How Shady ‘Shadow Lenders’ Are Helping Fuel The $1.6 Trillion Student-Loan Crisis
Tyler Durden
Wed, 07/22/2020 – 19:40
Discerning between which colleges are outright scams, and which are venerable American institutions isn’t always easy. After all, if we’re going solely by the advantage that a degree confers in the labor market, one could argue that a degree in art history from Wesleyan probably isn’t worth the paper it’s printed on, let alone the $250,000+ sticker price.
But in a world where ‘non-profit’ institutions have accrued endowments worth hundreds of millions (and in some cases, billions) solely from ‘alumni fundraising’, yet still charge teenagers unimaginable sums for degrees that they don’t necessarily want or need (but have been brainwashed by society to believe they most possess), the standard for what constitutes abusive and predatory behavior is probably unjustifiably high.
In a recent study by the Student Borrower Protection Center, an advocacy group that purports to protect students from predatory lenders, researchers described a $5 billion “shadow lending” network that they said charged exorbitant interest rates – sometimes as high as 35% annually – to lend to students at for-profit colleges which often have poor track records of guiding students to the jobs market.
Of course, Americans have $1.6 trillion in student loans outstanding. Compared to this, $5 billion over a decade is a drop in the bucket. But like most lenders who specialize in extending credit to the desperately poor, the lenders who partner with these schools engage in all kinds of deceptive and shady practices, often with the explicit aid of the schools they work with.
Over the past decade, students have borrowed more than $5 billion through an opaque web of companies to pay for training at for-profit schools, the Student Borrower Protection Center, an advocacy group, found. These products, which aren’t traditional federal or private student loans, often carry high interest rates and other risks for borrowers, according to the SBPC.
In addition, by providing financing to students, this shadow credit system, as the SBPC dubs it, helps to keep programs training students for careers in fields like trucking and cosmetology in business — even when they’re prohibitively expensive for many and don’t provide graduates with a credential that’s valuable in the labor market.
“This whole cottage industry is allowed to prey on and rip off the most vulnerable borrowers in our country,” said Seth Frotman, the executive director of the Student Borrower Protection Center. “These players are key cogs in the larger student-debt crisis, but also critical components of what allows predatory schools to thrive.”
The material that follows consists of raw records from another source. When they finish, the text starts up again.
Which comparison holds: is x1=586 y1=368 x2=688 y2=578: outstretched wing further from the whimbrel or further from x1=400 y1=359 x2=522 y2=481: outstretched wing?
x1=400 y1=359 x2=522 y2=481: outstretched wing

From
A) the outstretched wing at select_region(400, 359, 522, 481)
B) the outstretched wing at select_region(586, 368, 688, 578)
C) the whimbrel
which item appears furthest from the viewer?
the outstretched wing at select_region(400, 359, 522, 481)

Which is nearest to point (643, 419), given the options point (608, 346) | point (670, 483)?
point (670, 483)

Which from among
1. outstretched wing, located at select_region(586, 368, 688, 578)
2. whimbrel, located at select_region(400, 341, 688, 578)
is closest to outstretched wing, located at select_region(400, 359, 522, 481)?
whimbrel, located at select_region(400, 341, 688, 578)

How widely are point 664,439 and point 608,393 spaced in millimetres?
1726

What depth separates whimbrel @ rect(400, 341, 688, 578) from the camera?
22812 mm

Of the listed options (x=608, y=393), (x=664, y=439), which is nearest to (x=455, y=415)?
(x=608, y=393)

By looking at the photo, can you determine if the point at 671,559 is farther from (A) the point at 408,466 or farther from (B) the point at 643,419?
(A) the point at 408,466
What’s more, as private lenders have largely abandoned the student lending business since the financial crisis, leaving it mostly to government-sponsored enterprises, these shady enterprises have flourished.
Though typically out of the public and regulatory eye, these products have taken on a more prominent role in the student finance landscape since the Great Recession, according to the SBPC’s report. In the past, for-profit colleges relied on traditional, private lenders to provide loans to students, which were bundled together and sold to investors. Often these loans were made to students with little regard for whether they would be able to repay them.
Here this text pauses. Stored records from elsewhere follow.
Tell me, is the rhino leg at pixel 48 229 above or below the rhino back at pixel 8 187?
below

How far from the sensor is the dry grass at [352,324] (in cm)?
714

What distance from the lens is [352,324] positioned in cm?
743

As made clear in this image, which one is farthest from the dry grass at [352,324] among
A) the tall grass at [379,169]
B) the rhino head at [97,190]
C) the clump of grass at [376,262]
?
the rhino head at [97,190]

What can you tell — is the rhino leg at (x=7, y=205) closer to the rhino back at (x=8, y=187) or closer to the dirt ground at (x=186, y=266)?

In the years since the financial crisis, traditional, private lenders have dramatically reduced their involvement in the student-loan market broadly. These so-called shadow lenders stepped in to fill the void for students financing career training at for-profit colleges, according to the report.
These companies work with schools in three key ways, the report found. The first is as an exclusive partner for students needing financing. In some cases that can mean developing a product for a specific program or helping a school lend to its students. The second is by offering an independent credit product that in some cases schools will promote through their website or financial aid materials.
The third is servicing or collecting on debt students owe to schools for tuition. In these cases, students will enroll in a course without paying anything up front, but wind up owing this money with interest. Some of the companies highlighted in the SBPC report work with schools to service and collect this debt, they found.
But even ‘legitimate’ colleges can use these lenders to fulfill a provision of federal law that requires schools to derive at least some of their money from independent sources.
In addition, some products require that borrowers be rejected by another lender before being approved; others advertise that they can provide financing without a credit check or underwriting.
Meanwhile for the colleges, the products allow a means to sidestep regulation, the report found. For schools that rely on federal financial aid, these products can help them comply with the 90/10 regulation, a rule that requires colleges receiving federal financial aid to get at least 10% of their funds from a source other than the government’s student loan program. By working with these opaque lenders, schools can create their own lending programs that students can use to finance tuition, which don’t count toward the 90% limit on federal financial aid financing.
The progressive left’s discussion of endemic economic inequality in America always seems to focus on tech companies, whom they blame for not hiring enough black and latino and LGBTQ workers, despite the fact that these firms already hire many non-white workers (but for the purposes of diversity, women and people of Asian background don’t apparently count). Why is it that these companies seem to fall perennially short, giving their activist critics the illusion of credibility? CEOs frequently explain that the talent pool (ie qualified graduates) simply doesn’t allow it.
And why is that? Because people whose parents didn’t attend college don’t see the sense in taking on an unfathomable amount of debt, all for an excuse to spend four years partying and acting like an overgrown child. And honestly, we can’t blame them.